兵庫県は7月18日から独自大会が開催される予定だが、部活動は1人2時間、3部制、土日は隔日といったさまざまな制限下での練習再開。前例のない対応が求められる難しさに池上氏はしばらく間を置いてからこう結んだ。

「この表現が適切かどうか自分でもわからないところがありますが、今年の3年生に限っては用意していただいた夏の独自大会を『楽しんでほしい』と思っています」。

理学療法士としても、野球指導者としても不安と戸惑い、課題は次々と押し寄せてくる。そんな中、これからも可能な限り、患者も球児もサポートしていく。

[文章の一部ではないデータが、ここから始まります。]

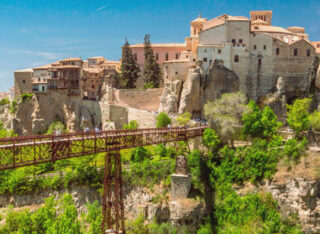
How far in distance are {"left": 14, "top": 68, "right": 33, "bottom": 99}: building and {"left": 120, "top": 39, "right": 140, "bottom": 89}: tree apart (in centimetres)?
1449

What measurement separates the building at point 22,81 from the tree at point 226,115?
100 ft

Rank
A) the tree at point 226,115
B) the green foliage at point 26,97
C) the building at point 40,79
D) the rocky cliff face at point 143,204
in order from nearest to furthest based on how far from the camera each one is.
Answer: the rocky cliff face at point 143,204 < the tree at point 226,115 < the green foliage at point 26,97 < the building at point 40,79

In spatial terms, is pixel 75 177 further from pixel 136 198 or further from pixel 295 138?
pixel 295 138

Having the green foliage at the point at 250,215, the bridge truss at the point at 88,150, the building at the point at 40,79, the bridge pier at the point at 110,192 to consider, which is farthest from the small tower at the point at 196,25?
the bridge pier at the point at 110,192

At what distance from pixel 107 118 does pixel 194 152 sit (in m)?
16.7

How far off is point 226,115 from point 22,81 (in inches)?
1329

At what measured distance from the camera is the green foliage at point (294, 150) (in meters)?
28.2

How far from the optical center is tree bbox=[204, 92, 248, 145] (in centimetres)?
3108

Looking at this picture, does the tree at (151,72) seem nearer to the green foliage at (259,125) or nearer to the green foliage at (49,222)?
the green foliage at (259,125)

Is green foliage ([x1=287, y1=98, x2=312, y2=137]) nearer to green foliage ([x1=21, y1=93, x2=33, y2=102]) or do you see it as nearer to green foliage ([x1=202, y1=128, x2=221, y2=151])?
green foliage ([x1=202, y1=128, x2=221, y2=151])

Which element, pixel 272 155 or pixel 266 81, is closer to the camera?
pixel 272 155

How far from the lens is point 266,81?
41812 millimetres

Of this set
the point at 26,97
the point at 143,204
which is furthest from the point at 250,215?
the point at 26,97

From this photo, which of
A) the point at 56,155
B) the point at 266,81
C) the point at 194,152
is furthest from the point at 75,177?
the point at 266,81
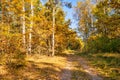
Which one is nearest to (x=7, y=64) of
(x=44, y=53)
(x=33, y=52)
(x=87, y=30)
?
(x=33, y=52)

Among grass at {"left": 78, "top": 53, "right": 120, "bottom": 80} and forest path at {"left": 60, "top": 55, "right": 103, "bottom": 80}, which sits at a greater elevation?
forest path at {"left": 60, "top": 55, "right": 103, "bottom": 80}

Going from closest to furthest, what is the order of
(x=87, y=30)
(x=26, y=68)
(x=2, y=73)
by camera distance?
(x=2, y=73)
(x=26, y=68)
(x=87, y=30)

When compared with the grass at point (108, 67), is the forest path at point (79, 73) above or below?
above

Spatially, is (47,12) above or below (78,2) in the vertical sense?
below

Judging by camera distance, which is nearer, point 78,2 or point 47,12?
point 47,12

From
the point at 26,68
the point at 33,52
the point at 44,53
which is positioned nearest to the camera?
the point at 26,68

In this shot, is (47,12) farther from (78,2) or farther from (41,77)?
(41,77)

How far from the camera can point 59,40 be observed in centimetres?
3666

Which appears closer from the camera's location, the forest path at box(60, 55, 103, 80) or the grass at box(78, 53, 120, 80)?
the forest path at box(60, 55, 103, 80)

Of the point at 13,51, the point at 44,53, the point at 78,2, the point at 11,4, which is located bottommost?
the point at 44,53

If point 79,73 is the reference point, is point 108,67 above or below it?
below

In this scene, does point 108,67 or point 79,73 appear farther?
point 108,67

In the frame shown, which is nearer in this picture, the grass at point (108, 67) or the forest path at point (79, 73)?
the forest path at point (79, 73)

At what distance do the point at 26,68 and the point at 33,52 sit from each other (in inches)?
440
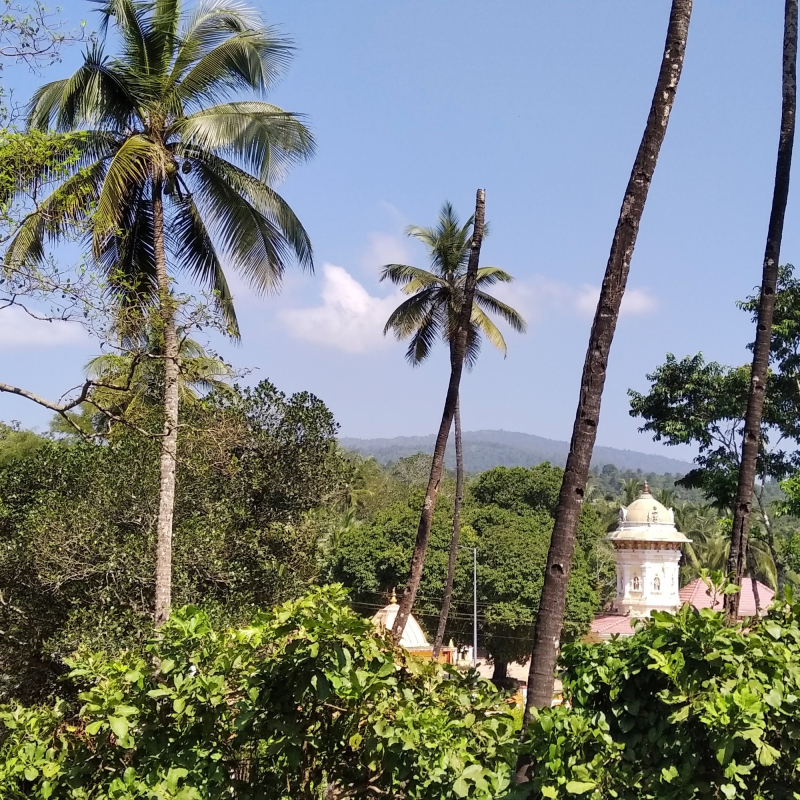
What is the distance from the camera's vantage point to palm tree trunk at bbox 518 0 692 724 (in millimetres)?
5000

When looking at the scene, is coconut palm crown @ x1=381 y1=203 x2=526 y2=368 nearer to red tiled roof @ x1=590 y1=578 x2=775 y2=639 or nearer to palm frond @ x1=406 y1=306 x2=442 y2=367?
palm frond @ x1=406 y1=306 x2=442 y2=367

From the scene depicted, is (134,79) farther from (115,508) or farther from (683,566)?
(683,566)

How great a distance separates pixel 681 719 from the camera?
140 inches

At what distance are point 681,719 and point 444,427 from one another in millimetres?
10198

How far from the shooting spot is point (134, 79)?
36.2 feet

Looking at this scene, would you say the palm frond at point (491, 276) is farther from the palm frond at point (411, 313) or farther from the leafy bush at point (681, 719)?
the leafy bush at point (681, 719)

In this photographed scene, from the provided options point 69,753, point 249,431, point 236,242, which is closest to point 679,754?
point 69,753

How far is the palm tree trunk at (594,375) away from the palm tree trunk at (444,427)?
23.1ft

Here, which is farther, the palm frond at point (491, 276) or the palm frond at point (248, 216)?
the palm frond at point (491, 276)

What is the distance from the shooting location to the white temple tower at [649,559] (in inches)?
1375

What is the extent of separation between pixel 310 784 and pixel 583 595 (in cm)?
2443

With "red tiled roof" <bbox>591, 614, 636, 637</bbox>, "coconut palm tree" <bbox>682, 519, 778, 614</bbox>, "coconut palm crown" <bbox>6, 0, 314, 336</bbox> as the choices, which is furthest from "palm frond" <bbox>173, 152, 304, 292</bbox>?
"coconut palm tree" <bbox>682, 519, 778, 614</bbox>

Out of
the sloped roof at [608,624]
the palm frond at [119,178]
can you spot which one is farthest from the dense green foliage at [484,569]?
the palm frond at [119,178]

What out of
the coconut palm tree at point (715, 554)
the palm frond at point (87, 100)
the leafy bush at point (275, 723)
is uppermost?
the palm frond at point (87, 100)
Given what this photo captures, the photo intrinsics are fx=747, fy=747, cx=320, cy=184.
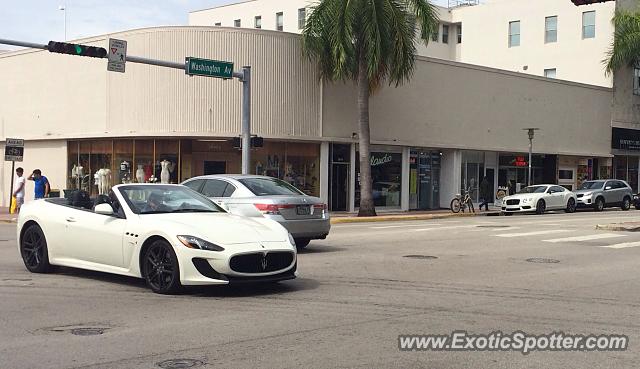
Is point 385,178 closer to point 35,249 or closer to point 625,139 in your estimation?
point 625,139

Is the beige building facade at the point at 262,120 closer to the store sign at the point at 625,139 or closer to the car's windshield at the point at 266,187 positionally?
the store sign at the point at 625,139

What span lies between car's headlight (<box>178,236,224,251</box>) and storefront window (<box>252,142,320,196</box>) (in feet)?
70.7

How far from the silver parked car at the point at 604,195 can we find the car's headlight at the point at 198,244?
31.5 m

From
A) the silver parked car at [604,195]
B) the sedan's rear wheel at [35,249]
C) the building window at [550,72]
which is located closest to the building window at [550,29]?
the building window at [550,72]

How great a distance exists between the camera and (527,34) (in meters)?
50.9

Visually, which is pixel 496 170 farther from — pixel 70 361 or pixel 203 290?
pixel 70 361

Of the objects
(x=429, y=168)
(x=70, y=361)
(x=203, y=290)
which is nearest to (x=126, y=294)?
(x=203, y=290)

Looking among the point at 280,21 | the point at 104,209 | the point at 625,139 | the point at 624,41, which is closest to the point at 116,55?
the point at 104,209

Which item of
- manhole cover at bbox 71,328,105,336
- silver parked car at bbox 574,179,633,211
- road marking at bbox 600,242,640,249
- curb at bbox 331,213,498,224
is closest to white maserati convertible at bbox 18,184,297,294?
manhole cover at bbox 71,328,105,336

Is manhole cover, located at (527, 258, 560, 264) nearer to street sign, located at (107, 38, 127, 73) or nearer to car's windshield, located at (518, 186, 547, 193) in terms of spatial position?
street sign, located at (107, 38, 127, 73)

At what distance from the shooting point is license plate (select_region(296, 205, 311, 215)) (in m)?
14.7

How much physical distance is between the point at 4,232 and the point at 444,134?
2243 cm

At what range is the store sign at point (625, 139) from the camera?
153 ft

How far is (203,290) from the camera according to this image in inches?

◆池上誠一(いけうえ・こういち)1967年6月12日生まれ。兵庫県出身。滝川高から85年ドラフト4位で近鉄入団。99年横浜に移籍し、このシーズン限りで引退。プロ通算167試合に登板。14勝10敗1セーブ、防御率4・15。右投げ右打ち。引退後に理学療法士の資格を取得。現在は「みどりの風クリニック・リハビリテーション科」(大阪市東成区)に勤務。兵庫・滝川二高、大阪工大硬式野球部で投手コーチとして指導に携わる。